» **Exercise**
Copy each of the entries below line for line, with no change to any word, number or mark.

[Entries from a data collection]
________________________
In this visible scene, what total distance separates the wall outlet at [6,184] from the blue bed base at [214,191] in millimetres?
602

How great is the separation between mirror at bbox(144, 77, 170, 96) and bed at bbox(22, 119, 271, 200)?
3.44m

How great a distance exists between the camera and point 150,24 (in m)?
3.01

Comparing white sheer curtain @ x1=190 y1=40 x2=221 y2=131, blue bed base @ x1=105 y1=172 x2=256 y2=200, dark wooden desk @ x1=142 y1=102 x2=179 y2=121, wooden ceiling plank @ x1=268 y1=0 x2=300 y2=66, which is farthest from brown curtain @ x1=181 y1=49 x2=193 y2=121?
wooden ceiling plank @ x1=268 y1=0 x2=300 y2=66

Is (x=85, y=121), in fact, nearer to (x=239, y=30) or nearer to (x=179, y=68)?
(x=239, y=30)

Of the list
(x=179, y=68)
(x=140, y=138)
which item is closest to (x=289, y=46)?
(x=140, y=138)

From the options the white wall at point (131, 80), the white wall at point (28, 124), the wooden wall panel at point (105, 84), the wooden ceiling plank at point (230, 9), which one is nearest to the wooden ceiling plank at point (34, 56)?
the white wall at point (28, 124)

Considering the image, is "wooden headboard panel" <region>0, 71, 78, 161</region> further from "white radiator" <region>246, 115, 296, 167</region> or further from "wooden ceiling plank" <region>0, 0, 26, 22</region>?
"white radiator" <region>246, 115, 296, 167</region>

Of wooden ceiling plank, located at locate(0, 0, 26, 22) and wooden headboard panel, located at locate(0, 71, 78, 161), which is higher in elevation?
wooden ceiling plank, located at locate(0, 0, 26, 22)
________________________
» **Output of the exercise**
In this visible scene, what total distance separates the wall outlet at [6,184] from the blue bed base at [214,191] in millimetres?
602

How great is the separation between mirror at bbox(144, 77, 170, 96) and bed at bbox(22, 119, 271, 200)?
3.44m

How great a distance exists between the camera and point 150,24 (in m)?
3.01

Comparing white sheer curtain @ x1=190 y1=40 x2=221 y2=131, blue bed base @ x1=105 y1=172 x2=256 y2=200, dark wooden desk @ x1=142 y1=102 x2=179 y2=121, wooden ceiling plank @ x1=268 y1=0 x2=300 y2=66, which is farthest from brown curtain @ x1=181 y1=49 x2=193 y2=121?
wooden ceiling plank @ x1=268 y1=0 x2=300 y2=66

Is (x=85, y=121), in fact, nearer to (x=239, y=30) or nearer to (x=179, y=68)?
(x=239, y=30)

Of the list
(x=179, y=68)
(x=140, y=138)
which item is closest to (x=289, y=46)?
(x=140, y=138)

From the options the white wall at point (131, 80), the white wall at point (28, 124), the wooden wall panel at point (105, 84), the wooden ceiling plank at point (230, 9), which one is nearest to the wooden ceiling plank at point (34, 56)?
the white wall at point (28, 124)

Considering the image, is "wooden headboard panel" <region>0, 71, 78, 161</region> further from "white radiator" <region>246, 115, 296, 167</region> or further from "wooden ceiling plank" <region>0, 0, 26, 22</region>?
"white radiator" <region>246, 115, 296, 167</region>

Of wooden ceiling plank, located at locate(0, 0, 26, 22) and wooden headboard panel, located at locate(0, 71, 78, 161), which is higher in elevation?
wooden ceiling plank, located at locate(0, 0, 26, 22)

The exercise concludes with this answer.